* _ACTION ITEM_:
Show all the lines in the data below that include the word "site".

== EXTRACTED RECORDS ==

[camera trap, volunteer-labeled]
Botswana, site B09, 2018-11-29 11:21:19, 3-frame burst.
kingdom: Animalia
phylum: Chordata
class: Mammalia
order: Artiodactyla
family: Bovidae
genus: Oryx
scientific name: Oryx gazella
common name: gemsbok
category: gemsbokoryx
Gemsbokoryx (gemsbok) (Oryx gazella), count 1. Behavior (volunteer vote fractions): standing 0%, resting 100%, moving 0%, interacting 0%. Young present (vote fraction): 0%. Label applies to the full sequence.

===
== EXTRACTED RECORDS ==

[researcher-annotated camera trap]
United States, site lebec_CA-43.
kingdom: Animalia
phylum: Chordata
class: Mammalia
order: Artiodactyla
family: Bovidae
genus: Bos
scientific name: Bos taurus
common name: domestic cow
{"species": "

===

* _SOLUTION BELOW_:
Botswana, site B09, 2018-11-29 11:21:19, 3-frame burst.
United States, site lebec_CA-43.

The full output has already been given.